Saturday, June 29, 2013

Time

Time is such an issue, isn't it? Writing a novel around family, work, friends, and everything else requires serious commitment. This is true whether we're polishing our best work or pushing through the sh**ty first draft.


Just ask Brad. When we were dating, he and I had this same discussion about balancing creative pursuits with family and jobs that pay the rent.

What? Brad Pitt and I never dated? And he has no idea who I am? The Brad in this picture might even be made of wax?

Details-schmetails. :)

My point is, this is not a new problem for novelists (or actors, I assume).

Whether I have a lot of time or very little, I try different approaches. Sometimes I find I'm most productive and happiest when I require a certain amount of words per day. That's how I wrote most of the first draft of my last completed novel. Sometimes I work better with a schedule based on time. This spring I was crazy-busy, and x amount of time per day worked best for me. I find time can be saved either way if I work on my manuscript almost every day because the story stays alive in me, and I don't waste time on re-entry.

How are you most productive?

Thursday, June 20, 2013

A Dozen Random Tips

Hellooo! Let me blow the dust off my blog. It has been a while, bloggy friends. Sometimes life gets in the way, doesn't it?

I recently put up a post I yanked down the next day because it felt too small after a long absence. I'd planned to put up a series of posts that were tips, random things I've learned along the way. Then I thought maybe it would be better if I made a list of a few things I feel are worth sharing. You guys can add to it! (The post I pulled down was about conference notes, so I'll start with that one.)

Ready?

Dawn's List of Random Tips

1. Reread your conference notes every now and then. Whenever I reread the notes I've taken at conferences or in writing classes, it brings back gems I've forgotten. Also, the information sometimes hits me at another level if I read them later, as a more experienced writer.

We writers tend to spend lots of money going to conferences in order to hear the wisdom of successful people in the industry. Doesn't it make sense to reread their tips the way we reread craft books?

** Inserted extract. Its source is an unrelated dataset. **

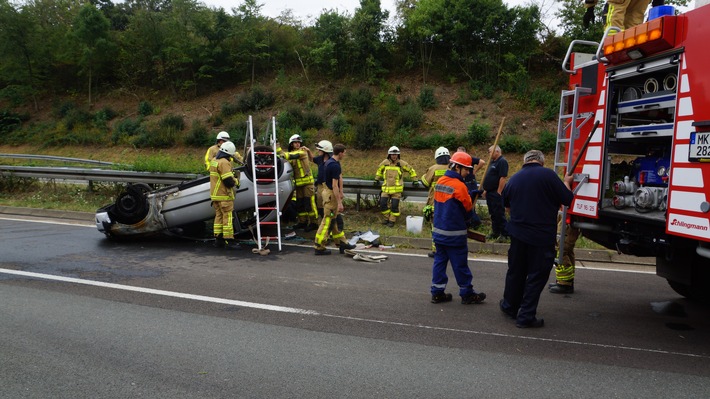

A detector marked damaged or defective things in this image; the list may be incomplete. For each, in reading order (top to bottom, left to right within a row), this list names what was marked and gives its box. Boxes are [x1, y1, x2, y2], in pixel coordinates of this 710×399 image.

overturned silver car [96, 148, 294, 239]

2. When I was working on my first YA manuscript (2004? 2005?), I was having trouble going deep enough in third person. I couldn't get my protagonist's heart and mind onto the pages the way I'd hoped. I decided to try first person. It worked! Soon, however, I realized it was a story I felt would be best in third person.

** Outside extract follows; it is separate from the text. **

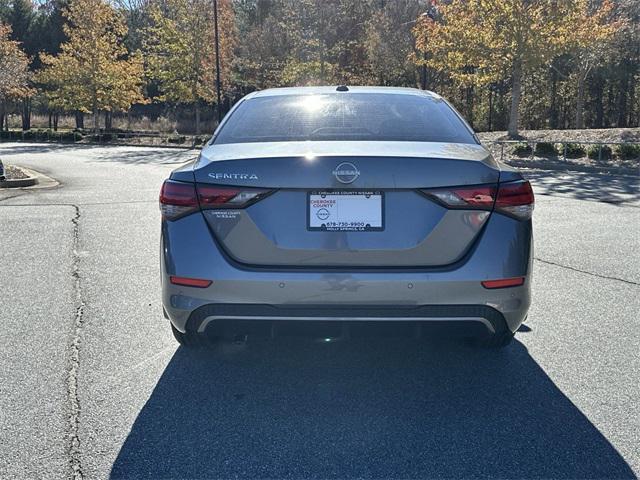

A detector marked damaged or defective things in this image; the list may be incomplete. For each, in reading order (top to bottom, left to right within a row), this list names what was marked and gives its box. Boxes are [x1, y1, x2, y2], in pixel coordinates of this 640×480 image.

I rewrote my work-in-progress, switching back to third person. It was much better this time. I now had the depth I'd gained in first person. I ended up finishing the story in first, knowing I'd eventually switch it to third.

So... If you're wanting more depth and your story is in third person, try playing with it in first--even if you feel it should be in third. It's also an excellent writing exercise. It could even be something to try on just a scene or two--or a chapter or two. You'll probably get the hang of it faster than I did!


3. Create an agent spreadsheet. Whether you're querying now or you're on page six of your first draft, I suggest gathering information about as many agents as you can. You won't query them all, obviously, but you need to research many in order to figure out who might be a good fit for you. At the very least, write down the names of the agents or agencies you come across so you have a place to start when you're ready to research.

Note: Literary Rambles is an amazing site. So is Chuck Sambuchino's Guide to Literary Agents Blog.


4. Don't take rejections personally. Seriously. It's business.


5. Join a critique group. Who doesn't want someone in their corner who will give honest feedback to help them improve?!

There are all different types of critique groups: online, in person, groups that meet weekly, groups that meet monthly, groups that share chapters as manuscripts are written, groups that only share completed manuscripts--so many types! Find what works best for you as a professional writer. Don't go because the treats are fabulous and the feedback is always, "I love it!" (Though awesome snackage is a benny. Tee-hee.)

Some people prefer beta readers to an actual group that meets regularly. There is no right or wrong here, people. Do what works for you.


6. If you write for children or teens, join SCBWI. Just do it. You'll be glad you did.


7. Find joy in your writing. If you're seeking traditional publication, there are no guarantees. You may find success in a matter of months, years, or decades. Or not at all. So find the joy. Hold onto what made you want to be a writer in the first place. It most likely wasn't the money or Ryan Gosling.

Hmm...Ryan Gosling.

Where were we?

Oh, yeah...


8. Don't forget to back up your work.


9. Read author/ex-literary agent Nathan Bransford's blog.


10. If you have a manuscript consultation, check your ego at the door. Then listen and write down everything you hear, whether you agree with it at that moment or not.


11. Everyone has lame writing days, the ones when the words won't come and everything you write sucks. So... When you have a lame writing day, forgive yourself fast. Otherwise, you'll have two lame writing days.


12. If we wait until we're published to celebrate, what a dull journey it will be. Celebrate your successes, large and small.



What tips would you share with new and/or experienced writers? Please tell me in the comments!